Required work - For the listing below, return the line containing "United States, site lebec_CA-02.", the line containing "A: Urocyon cinereoargenteus (gray fox).", and all lines in between, exactly as written and nothing else.

=-=-=

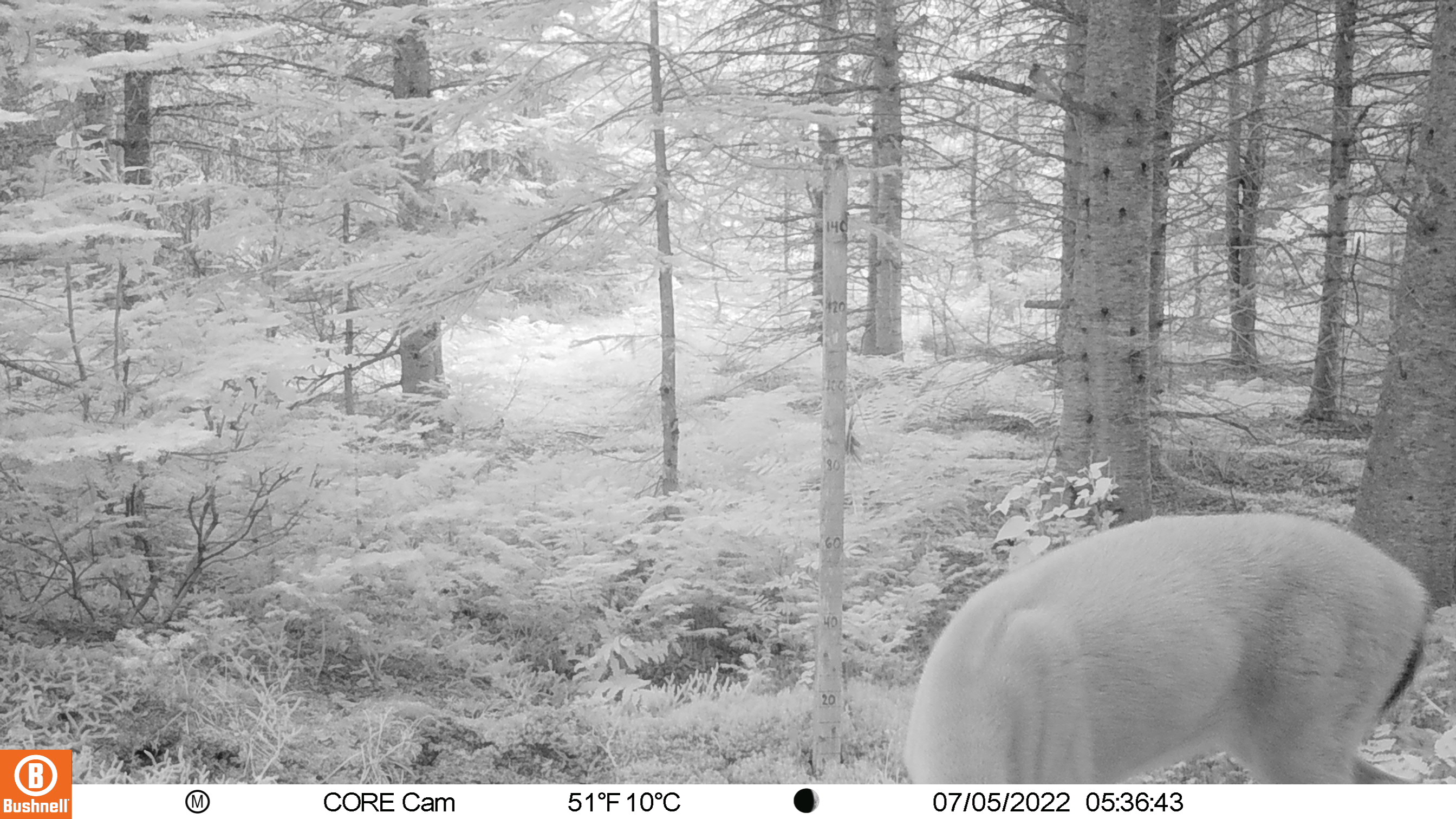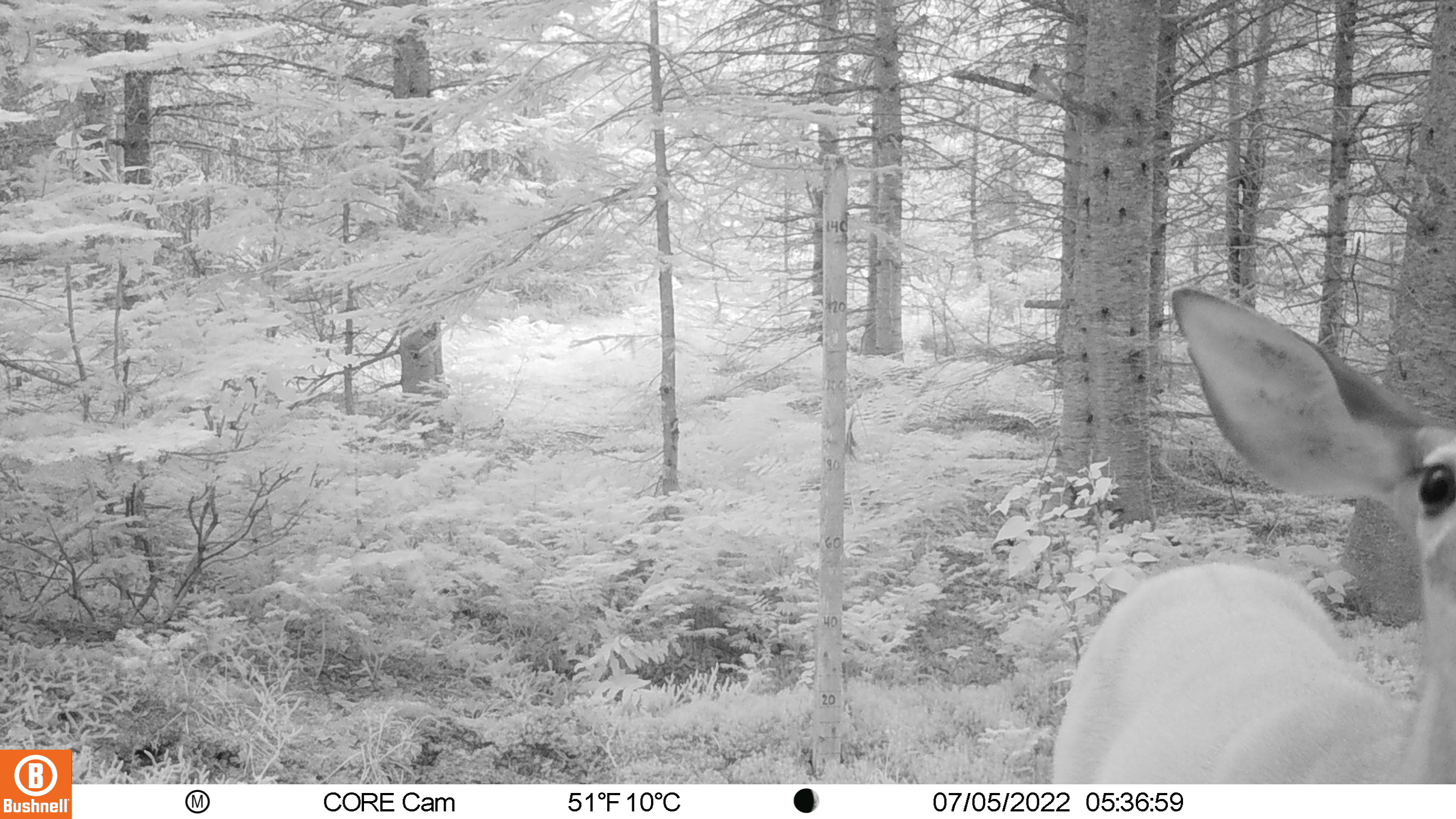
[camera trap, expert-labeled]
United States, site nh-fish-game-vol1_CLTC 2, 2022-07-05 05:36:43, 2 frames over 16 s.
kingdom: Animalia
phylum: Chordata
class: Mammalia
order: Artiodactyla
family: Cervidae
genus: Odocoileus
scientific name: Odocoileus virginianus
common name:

=-=-=

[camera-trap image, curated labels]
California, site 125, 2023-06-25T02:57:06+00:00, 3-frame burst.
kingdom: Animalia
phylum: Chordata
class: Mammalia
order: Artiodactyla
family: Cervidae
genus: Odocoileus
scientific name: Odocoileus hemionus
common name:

=-=-=

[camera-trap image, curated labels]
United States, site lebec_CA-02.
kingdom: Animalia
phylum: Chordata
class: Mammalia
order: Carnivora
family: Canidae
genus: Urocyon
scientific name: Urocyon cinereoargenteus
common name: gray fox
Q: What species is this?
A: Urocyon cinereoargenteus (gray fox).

=-=-=

Problem solution -
United States, site lebec_CA-02.
kingdom: Animalia
phylum: Chordata
class: Mammalia
order: Carnivora
family: Canidae
genus: Urocyon
scientific name: Urocyon cinereoargenteus
common name: gray fox
Q: What species is this?
A: Urocyon cinereoargenteus (gray fox).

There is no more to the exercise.